Data for review
-- Opening Marker --
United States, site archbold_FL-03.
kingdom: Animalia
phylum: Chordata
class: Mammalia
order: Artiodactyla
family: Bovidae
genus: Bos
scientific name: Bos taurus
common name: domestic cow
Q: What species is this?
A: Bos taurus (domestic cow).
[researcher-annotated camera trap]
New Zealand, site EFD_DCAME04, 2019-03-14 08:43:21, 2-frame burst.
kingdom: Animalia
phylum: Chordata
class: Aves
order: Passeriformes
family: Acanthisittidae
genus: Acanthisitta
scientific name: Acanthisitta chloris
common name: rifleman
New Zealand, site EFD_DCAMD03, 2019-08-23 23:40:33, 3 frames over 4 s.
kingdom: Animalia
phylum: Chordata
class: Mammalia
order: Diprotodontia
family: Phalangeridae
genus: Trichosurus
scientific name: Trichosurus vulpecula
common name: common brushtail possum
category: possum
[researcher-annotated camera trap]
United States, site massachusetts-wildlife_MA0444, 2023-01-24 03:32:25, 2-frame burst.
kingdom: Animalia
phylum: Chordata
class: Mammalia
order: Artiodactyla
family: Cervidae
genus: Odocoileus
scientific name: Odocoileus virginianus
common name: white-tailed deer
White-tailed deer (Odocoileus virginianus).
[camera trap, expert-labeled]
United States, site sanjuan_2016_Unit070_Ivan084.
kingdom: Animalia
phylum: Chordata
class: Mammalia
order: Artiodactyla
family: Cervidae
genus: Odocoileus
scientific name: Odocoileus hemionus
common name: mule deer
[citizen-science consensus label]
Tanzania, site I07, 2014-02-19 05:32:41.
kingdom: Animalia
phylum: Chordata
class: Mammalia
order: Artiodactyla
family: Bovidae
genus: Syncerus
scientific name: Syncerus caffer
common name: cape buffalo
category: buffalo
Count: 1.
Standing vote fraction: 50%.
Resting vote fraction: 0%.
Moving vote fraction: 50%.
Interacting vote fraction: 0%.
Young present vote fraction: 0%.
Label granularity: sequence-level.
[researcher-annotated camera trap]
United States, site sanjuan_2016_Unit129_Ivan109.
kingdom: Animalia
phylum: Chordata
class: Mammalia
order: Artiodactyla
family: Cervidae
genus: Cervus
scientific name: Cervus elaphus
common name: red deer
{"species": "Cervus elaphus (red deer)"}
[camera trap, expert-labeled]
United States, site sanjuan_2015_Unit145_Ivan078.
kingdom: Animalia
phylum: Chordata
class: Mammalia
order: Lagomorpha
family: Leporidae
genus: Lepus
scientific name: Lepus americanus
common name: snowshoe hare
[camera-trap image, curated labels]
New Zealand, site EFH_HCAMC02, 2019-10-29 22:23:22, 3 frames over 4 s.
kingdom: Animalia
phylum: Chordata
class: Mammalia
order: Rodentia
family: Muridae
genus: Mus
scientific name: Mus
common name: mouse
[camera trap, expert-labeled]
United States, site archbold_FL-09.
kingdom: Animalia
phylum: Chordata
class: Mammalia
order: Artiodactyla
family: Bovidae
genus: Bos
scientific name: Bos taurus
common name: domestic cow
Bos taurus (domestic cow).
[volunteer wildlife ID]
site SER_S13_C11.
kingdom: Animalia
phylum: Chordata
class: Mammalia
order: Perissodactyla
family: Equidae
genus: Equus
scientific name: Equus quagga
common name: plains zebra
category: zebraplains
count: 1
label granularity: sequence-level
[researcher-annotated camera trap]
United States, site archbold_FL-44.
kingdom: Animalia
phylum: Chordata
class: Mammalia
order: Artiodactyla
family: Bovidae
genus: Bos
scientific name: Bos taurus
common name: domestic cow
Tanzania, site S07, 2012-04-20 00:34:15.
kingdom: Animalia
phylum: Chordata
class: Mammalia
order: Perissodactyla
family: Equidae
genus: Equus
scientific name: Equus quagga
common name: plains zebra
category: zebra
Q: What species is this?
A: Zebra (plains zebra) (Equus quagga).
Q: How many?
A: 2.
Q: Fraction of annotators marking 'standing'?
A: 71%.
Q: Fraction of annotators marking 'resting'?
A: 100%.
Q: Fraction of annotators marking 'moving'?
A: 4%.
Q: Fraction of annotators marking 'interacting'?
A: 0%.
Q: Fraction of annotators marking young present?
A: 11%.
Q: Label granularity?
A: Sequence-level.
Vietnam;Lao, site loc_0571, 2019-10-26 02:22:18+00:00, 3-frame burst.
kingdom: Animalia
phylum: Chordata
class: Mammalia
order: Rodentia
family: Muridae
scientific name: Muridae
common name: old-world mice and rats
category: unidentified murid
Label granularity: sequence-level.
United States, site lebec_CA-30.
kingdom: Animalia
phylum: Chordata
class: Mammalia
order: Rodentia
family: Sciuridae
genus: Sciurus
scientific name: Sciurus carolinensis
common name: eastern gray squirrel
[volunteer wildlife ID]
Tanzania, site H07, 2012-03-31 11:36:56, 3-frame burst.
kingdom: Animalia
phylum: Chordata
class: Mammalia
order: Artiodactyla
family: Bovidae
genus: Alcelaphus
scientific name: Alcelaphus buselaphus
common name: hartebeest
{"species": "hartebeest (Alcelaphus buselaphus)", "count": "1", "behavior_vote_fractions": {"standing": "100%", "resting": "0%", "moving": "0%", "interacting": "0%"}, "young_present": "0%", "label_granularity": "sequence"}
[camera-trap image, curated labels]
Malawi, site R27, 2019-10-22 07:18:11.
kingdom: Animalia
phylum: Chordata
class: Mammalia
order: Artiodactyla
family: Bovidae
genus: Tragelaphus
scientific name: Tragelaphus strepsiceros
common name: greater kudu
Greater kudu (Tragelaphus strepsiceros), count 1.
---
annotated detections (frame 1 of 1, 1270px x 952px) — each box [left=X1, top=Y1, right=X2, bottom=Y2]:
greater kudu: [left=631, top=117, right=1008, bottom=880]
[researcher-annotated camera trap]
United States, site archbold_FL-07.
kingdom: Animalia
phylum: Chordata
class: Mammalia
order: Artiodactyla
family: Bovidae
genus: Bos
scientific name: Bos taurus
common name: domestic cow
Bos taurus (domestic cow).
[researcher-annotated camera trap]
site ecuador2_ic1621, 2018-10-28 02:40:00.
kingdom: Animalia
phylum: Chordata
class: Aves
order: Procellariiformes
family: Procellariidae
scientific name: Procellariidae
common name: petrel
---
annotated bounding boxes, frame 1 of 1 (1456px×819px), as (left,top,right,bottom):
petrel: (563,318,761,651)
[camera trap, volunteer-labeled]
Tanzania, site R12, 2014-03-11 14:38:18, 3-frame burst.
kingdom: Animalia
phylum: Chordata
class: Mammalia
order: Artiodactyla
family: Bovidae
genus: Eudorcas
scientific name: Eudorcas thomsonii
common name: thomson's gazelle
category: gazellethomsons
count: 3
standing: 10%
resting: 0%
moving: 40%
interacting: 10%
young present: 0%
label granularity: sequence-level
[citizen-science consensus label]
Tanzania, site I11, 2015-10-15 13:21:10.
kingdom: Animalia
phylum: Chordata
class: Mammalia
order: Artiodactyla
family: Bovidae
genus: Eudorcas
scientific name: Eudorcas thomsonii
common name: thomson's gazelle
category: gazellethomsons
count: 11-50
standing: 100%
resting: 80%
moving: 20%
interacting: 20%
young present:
-- Closing Marker --
Work item
From the line that has "Q: Fraction of annotators marking young" through the line that has "Tanzania, site R12, 2014-03-11", copy every line exactly as it appears above, and leave out all others.

Response to this exercise
Q: Fraction of annotators marking young present?
A: 11%.
Q: Label granularity?
A: Sequence-level.
Vietnam;Lao, site loc_0571, 2019-10-26 02:22:18+00:00, 3-frame burst.
kingdom: Animalia
phylum: Chordata
class: Mammalia
order: Rodentia
family: Muridae
scientific name: Muridae
common name: old-world mice and rats
category: unidentified murid
Label granularity: sequence-level.
United States, site lebec_CA-30.
kingdom: Animalia
phylum: Chordata
class: Mammalia
order: Rodentia
family: Sciuridae
genus: Sciurus
scientific name: Sciurus carolinensis
common name: eastern gray squirrel
[volunteer wildlife ID]
Tanzania, site H07, 2012-03-31 11:36:56, 3-frame burst.
kingdom: Animalia
phylum: Chordata
class: Mammalia
order: Artiodactyla
family: Bovidae
genus: Alcelaphus
scientific name: Alcelaphus buselaphus
common name: hartebeest
{"species": "hartebeest (Alcelaphus buselaphus)", "count": "1", "behavior_vote_fractions": {"standing": "100%", "resting": "0%", "moving": "0%", "interacting": "0%"}, "young_present": "0%", "label_granularity": "sequence"}
[camera-trap image, curated labels]
Malawi, site R27, 2019-10-22 07:18:11.
kingdom: Animalia
phylum: Chordata
class: Mammalia
order: Artiodactyla
family: Bovidae
genus: Tragelaphus
scientific name: Tragelaphus strepsiceros
common name: greater kudu
Greater kudu (Tragelaphus strepsiceros), count 1.
---
annotated detections (frame 1 of 1, 1270px x 952px) — each box [left=X1, top=Y1, right=X2, bottom=Y2]:
greater kudu: [left=631, top=117, right=1008, bottom=880]
[researcher-annotated camera trap]
United States, site archbold_FL-07.
kingdom: Animalia
phylum: Chordata
class: Mammalia
order: Artiodactyla
family: Bovidae
genus: Bos
scientific name: Bos taurus
common name: domestic cow
Bos taurus (domestic cow).
[researcher-annotated camera trap]
site ecuador2_ic1621, 2018-10-28 02:40:00.
kingdom: Animalia
phylum: Chordata
class: Aves
order: Procellariiformes
family: Procellariidae
scientific name: Procellariidae
common name: petrel
---
annotated bounding boxes, frame 1 of 1 (1456px×819px), as (left,top,right,bottom):
petrel: (563,318,761,651)
[camera trap, volunteer-labeled]
Tanzania, site R12, 2014-03-11 14:38:18, 3-frame burst.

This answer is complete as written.